[PATCH] genirq/affinity: report extra vectors on uneven nodes

linux-kernel.vger.kernel.org archive mirror
 help / color / mirror / Atom feed

* [PATCH] genirq/affinity: report extra vectors on uneven nodes
@ 2019-08-07 20:10 Jon Derrick
  2019-08-08  7:04 ` Thomas Gleixner
  0 siblings, 1 reply; 6+ messages in thread
From: Jon Derrick @ 2019-08-07 20:10 UTC (permalink / raw)
  To: Thomas Gleixner, linux-kernel; +Cc: linux-nvme, Jon Derrick

The current irq spreading algorithm spreads vectors amongst cpus evenly
per node. If a node has more cpus than another node, the extra vectors
being spread may not be reported back to the caller.

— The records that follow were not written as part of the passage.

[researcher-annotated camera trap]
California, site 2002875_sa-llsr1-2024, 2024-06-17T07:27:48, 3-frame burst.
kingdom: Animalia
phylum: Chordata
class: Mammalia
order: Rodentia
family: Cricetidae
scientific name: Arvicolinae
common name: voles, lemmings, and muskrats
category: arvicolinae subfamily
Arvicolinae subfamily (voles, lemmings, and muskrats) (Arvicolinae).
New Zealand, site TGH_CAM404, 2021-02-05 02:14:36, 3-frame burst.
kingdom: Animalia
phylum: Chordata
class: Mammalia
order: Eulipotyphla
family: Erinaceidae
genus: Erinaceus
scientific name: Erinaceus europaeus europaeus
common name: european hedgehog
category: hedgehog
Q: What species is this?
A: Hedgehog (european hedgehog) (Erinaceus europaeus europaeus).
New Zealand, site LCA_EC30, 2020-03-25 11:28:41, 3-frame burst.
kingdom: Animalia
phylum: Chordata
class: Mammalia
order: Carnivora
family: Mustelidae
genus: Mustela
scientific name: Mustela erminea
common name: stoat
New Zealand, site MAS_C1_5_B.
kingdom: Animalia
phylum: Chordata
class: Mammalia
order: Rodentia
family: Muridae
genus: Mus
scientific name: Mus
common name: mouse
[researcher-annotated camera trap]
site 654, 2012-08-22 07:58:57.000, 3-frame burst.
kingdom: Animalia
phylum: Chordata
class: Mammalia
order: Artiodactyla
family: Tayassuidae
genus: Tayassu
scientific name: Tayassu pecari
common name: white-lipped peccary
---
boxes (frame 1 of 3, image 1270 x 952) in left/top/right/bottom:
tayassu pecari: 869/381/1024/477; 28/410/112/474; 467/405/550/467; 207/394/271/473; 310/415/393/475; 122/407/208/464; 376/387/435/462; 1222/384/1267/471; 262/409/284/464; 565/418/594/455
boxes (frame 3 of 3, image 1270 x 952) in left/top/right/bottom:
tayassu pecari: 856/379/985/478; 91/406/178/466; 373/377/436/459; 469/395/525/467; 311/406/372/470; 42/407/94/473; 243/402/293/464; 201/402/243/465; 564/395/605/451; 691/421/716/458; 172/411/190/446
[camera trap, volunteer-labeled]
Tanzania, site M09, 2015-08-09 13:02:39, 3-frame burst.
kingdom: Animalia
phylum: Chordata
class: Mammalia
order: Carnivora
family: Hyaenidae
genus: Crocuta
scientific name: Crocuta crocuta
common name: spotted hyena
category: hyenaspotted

This is most apparent with the NVMe driver and nr_cpus < vectors, where
the underreporting results in the caller's WARN being triggered:

irq_build_affinity_masks()
...
	if (nr_present < numvecs)
		WARN_ON(nr_present + nr_others < numvecs);

Signed-off-by: Jon Derrick <jonathan.derrick@intel.com>
---
 kernel/irq/affinity.c | 7 +++++--
 1 file changed, 5 insertions(+), 2 deletions(-)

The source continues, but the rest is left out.